Atomico
- Company type: Private
- Industry: Venture capital
- Founded: 2006; 20 years ago
- Founder: Niklas Zennström
- Products: Venture capital, growth capital
- Number of employees: 57
- Website: www.atomico.com

= Atomico =

London-based venture capital firm

Atomico is a European Venture Capital firm headquartered in London, with offices in Paris, Berlin and Stockholm. Its founder and CEO is Niklas Zennström, a serial entrepreneur who co-founded Skype and Kazaa.
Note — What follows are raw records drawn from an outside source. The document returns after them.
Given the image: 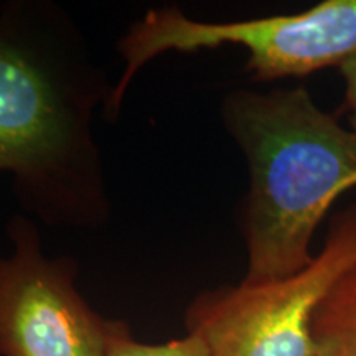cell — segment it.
<instances>
[{
  "mask_svg": "<svg viewBox=\"0 0 356 356\" xmlns=\"http://www.w3.org/2000/svg\"><path fill=\"white\" fill-rule=\"evenodd\" d=\"M113 86L76 22L48 0L0 7V172L22 208L51 228L111 218L95 115Z\"/></svg>",
  "mask_w": 356,
  "mask_h": 356,
  "instance_id": "6da1fadb",
  "label": "cell"
},
{
  "mask_svg": "<svg viewBox=\"0 0 356 356\" xmlns=\"http://www.w3.org/2000/svg\"><path fill=\"white\" fill-rule=\"evenodd\" d=\"M221 119L246 159L241 282H274L314 261L312 239L341 195L356 186V131L320 108L305 88L239 89Z\"/></svg>",
  "mask_w": 356,
  "mask_h": 356,
  "instance_id": "7a4b0ae2",
  "label": "cell"
},
{
  "mask_svg": "<svg viewBox=\"0 0 356 356\" xmlns=\"http://www.w3.org/2000/svg\"><path fill=\"white\" fill-rule=\"evenodd\" d=\"M233 44L248 51L254 81L304 78L356 56V0H323L304 12L233 22L190 19L178 7L147 10L118 43L124 70L106 115L114 121L137 73L163 53H193Z\"/></svg>",
  "mask_w": 356,
  "mask_h": 356,
  "instance_id": "3957f363",
  "label": "cell"
},
{
  "mask_svg": "<svg viewBox=\"0 0 356 356\" xmlns=\"http://www.w3.org/2000/svg\"><path fill=\"white\" fill-rule=\"evenodd\" d=\"M355 266L356 203L332 218L322 248L300 273L195 297L185 314L186 332L202 338L210 356H315V314Z\"/></svg>",
  "mask_w": 356,
  "mask_h": 356,
  "instance_id": "277c9868",
  "label": "cell"
},
{
  "mask_svg": "<svg viewBox=\"0 0 356 356\" xmlns=\"http://www.w3.org/2000/svg\"><path fill=\"white\" fill-rule=\"evenodd\" d=\"M7 236L13 251L0 256V356H104L115 320L79 293L78 262L44 256L25 216L8 221Z\"/></svg>",
  "mask_w": 356,
  "mask_h": 356,
  "instance_id": "5b68a950",
  "label": "cell"
},
{
  "mask_svg": "<svg viewBox=\"0 0 356 356\" xmlns=\"http://www.w3.org/2000/svg\"><path fill=\"white\" fill-rule=\"evenodd\" d=\"M315 356H356V266L337 280L314 318Z\"/></svg>",
  "mask_w": 356,
  "mask_h": 356,
  "instance_id": "8992f818",
  "label": "cell"
},
{
  "mask_svg": "<svg viewBox=\"0 0 356 356\" xmlns=\"http://www.w3.org/2000/svg\"><path fill=\"white\" fill-rule=\"evenodd\" d=\"M104 356H210V350L195 333L160 345L142 343L132 337L126 322L115 320Z\"/></svg>",
  "mask_w": 356,
  "mask_h": 356,
  "instance_id": "52a82bcc",
  "label": "cell"
},
{
  "mask_svg": "<svg viewBox=\"0 0 356 356\" xmlns=\"http://www.w3.org/2000/svg\"><path fill=\"white\" fill-rule=\"evenodd\" d=\"M341 78L345 81V101L348 109L356 108V56L340 66Z\"/></svg>",
  "mask_w": 356,
  "mask_h": 356,
  "instance_id": "ba28073f",
  "label": "cell"
},
{
  "mask_svg": "<svg viewBox=\"0 0 356 356\" xmlns=\"http://www.w3.org/2000/svg\"><path fill=\"white\" fill-rule=\"evenodd\" d=\"M350 127L356 131V108L350 111Z\"/></svg>",
  "mask_w": 356,
  "mask_h": 356,
  "instance_id": "9c48e42d",
  "label": "cell"
}]
</instances>
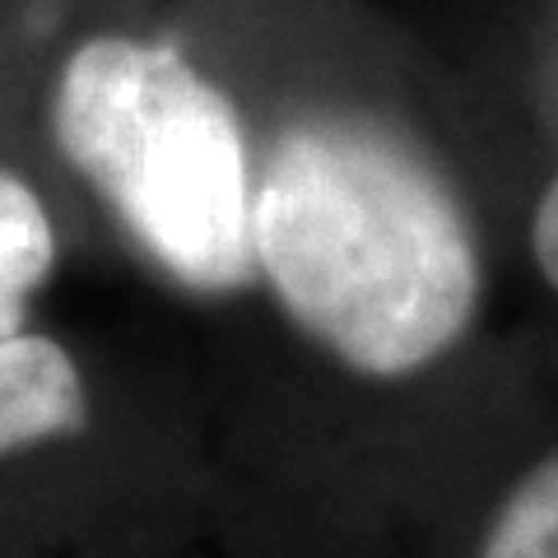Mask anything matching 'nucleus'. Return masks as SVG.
Wrapping results in <instances>:
<instances>
[{
  "mask_svg": "<svg viewBox=\"0 0 558 558\" xmlns=\"http://www.w3.org/2000/svg\"><path fill=\"white\" fill-rule=\"evenodd\" d=\"M484 558H558V451L512 488L488 526Z\"/></svg>",
  "mask_w": 558,
  "mask_h": 558,
  "instance_id": "nucleus-4",
  "label": "nucleus"
},
{
  "mask_svg": "<svg viewBox=\"0 0 558 558\" xmlns=\"http://www.w3.org/2000/svg\"><path fill=\"white\" fill-rule=\"evenodd\" d=\"M531 247H535V260L545 279L558 289V178L549 182V191L539 196V209H535V223H531Z\"/></svg>",
  "mask_w": 558,
  "mask_h": 558,
  "instance_id": "nucleus-5",
  "label": "nucleus"
},
{
  "mask_svg": "<svg viewBox=\"0 0 558 558\" xmlns=\"http://www.w3.org/2000/svg\"><path fill=\"white\" fill-rule=\"evenodd\" d=\"M47 126L159 266L201 293L252 284V178L233 102L172 47L84 38L57 70Z\"/></svg>",
  "mask_w": 558,
  "mask_h": 558,
  "instance_id": "nucleus-2",
  "label": "nucleus"
},
{
  "mask_svg": "<svg viewBox=\"0 0 558 558\" xmlns=\"http://www.w3.org/2000/svg\"><path fill=\"white\" fill-rule=\"evenodd\" d=\"M252 247L289 317L368 377L428 368L480 307L461 201L373 117H303L275 140L252 191Z\"/></svg>",
  "mask_w": 558,
  "mask_h": 558,
  "instance_id": "nucleus-1",
  "label": "nucleus"
},
{
  "mask_svg": "<svg viewBox=\"0 0 558 558\" xmlns=\"http://www.w3.org/2000/svg\"><path fill=\"white\" fill-rule=\"evenodd\" d=\"M57 270V223L24 172L0 163V340L28 330L38 289Z\"/></svg>",
  "mask_w": 558,
  "mask_h": 558,
  "instance_id": "nucleus-3",
  "label": "nucleus"
}]
</instances>
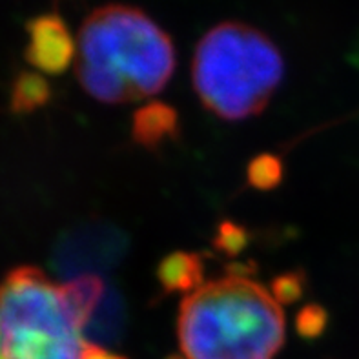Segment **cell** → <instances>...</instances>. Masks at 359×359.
<instances>
[{
    "label": "cell",
    "mask_w": 359,
    "mask_h": 359,
    "mask_svg": "<svg viewBox=\"0 0 359 359\" xmlns=\"http://www.w3.org/2000/svg\"><path fill=\"white\" fill-rule=\"evenodd\" d=\"M84 359H128V358L114 354V352H109L108 348H102V346L93 345V343H88L86 352H84Z\"/></svg>",
    "instance_id": "4fadbf2b"
},
{
    "label": "cell",
    "mask_w": 359,
    "mask_h": 359,
    "mask_svg": "<svg viewBox=\"0 0 359 359\" xmlns=\"http://www.w3.org/2000/svg\"><path fill=\"white\" fill-rule=\"evenodd\" d=\"M26 60L33 68L48 75H59L68 69L77 57V44L62 18L46 13L32 18L26 26Z\"/></svg>",
    "instance_id": "5b68a950"
},
{
    "label": "cell",
    "mask_w": 359,
    "mask_h": 359,
    "mask_svg": "<svg viewBox=\"0 0 359 359\" xmlns=\"http://www.w3.org/2000/svg\"><path fill=\"white\" fill-rule=\"evenodd\" d=\"M155 276L164 292H181L188 296L205 285V263L197 254L173 252L161 261Z\"/></svg>",
    "instance_id": "52a82bcc"
},
{
    "label": "cell",
    "mask_w": 359,
    "mask_h": 359,
    "mask_svg": "<svg viewBox=\"0 0 359 359\" xmlns=\"http://www.w3.org/2000/svg\"><path fill=\"white\" fill-rule=\"evenodd\" d=\"M175 64L170 35L141 9L102 6L82 22L75 72L82 90L99 102L126 104L157 95Z\"/></svg>",
    "instance_id": "6da1fadb"
},
{
    "label": "cell",
    "mask_w": 359,
    "mask_h": 359,
    "mask_svg": "<svg viewBox=\"0 0 359 359\" xmlns=\"http://www.w3.org/2000/svg\"><path fill=\"white\" fill-rule=\"evenodd\" d=\"M248 241H250V236H248V230L245 226L233 223V221H223L217 226L212 245L221 254L233 257V255H239L245 250L248 246Z\"/></svg>",
    "instance_id": "30bf717a"
},
{
    "label": "cell",
    "mask_w": 359,
    "mask_h": 359,
    "mask_svg": "<svg viewBox=\"0 0 359 359\" xmlns=\"http://www.w3.org/2000/svg\"><path fill=\"white\" fill-rule=\"evenodd\" d=\"M181 132L179 114L175 108L161 100H151L133 114V141L146 150H159L166 142L175 141Z\"/></svg>",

== History and investments ==
It has invested in more than 155 companies across the globe via 7 funds, Atomico Ventures I, the $165 million Atomico Ventures II, Atomico III, which closed at $476 million in November 2013, the $765 million Atomico IV, the $820 million Atomico V, the $1.1 billion Atomico VI, and most recently, the $1.24 billion Atomico VII. The company publishes an annual report into the European technology industry.

Areas of interest for Atomico, include Industrial Automation, Internet Infrastructure & Security, and Future of Food. Notable growth investments in these categories include CADDi ($38 million Series C), Lakera ($20 million Series A led by Atomico), and FarmDrop (£7 million Series A).

The company has been involved with exits or substantial transactions in companies including Supercell (sold a majority stake to SoftBank, valuing the business at $3 billion in 2013), The Climate Corporation (acquired by Monsanto for $1.1 billion in 2013), Xobni (acquired by Yahoo! in 2013), PowerReviews (acquired by Bazaarvoice in 2012), Rovio's $1 billion IPO in September 2017, and LendInvest's IPO on the London Stock Exchange in July 2021.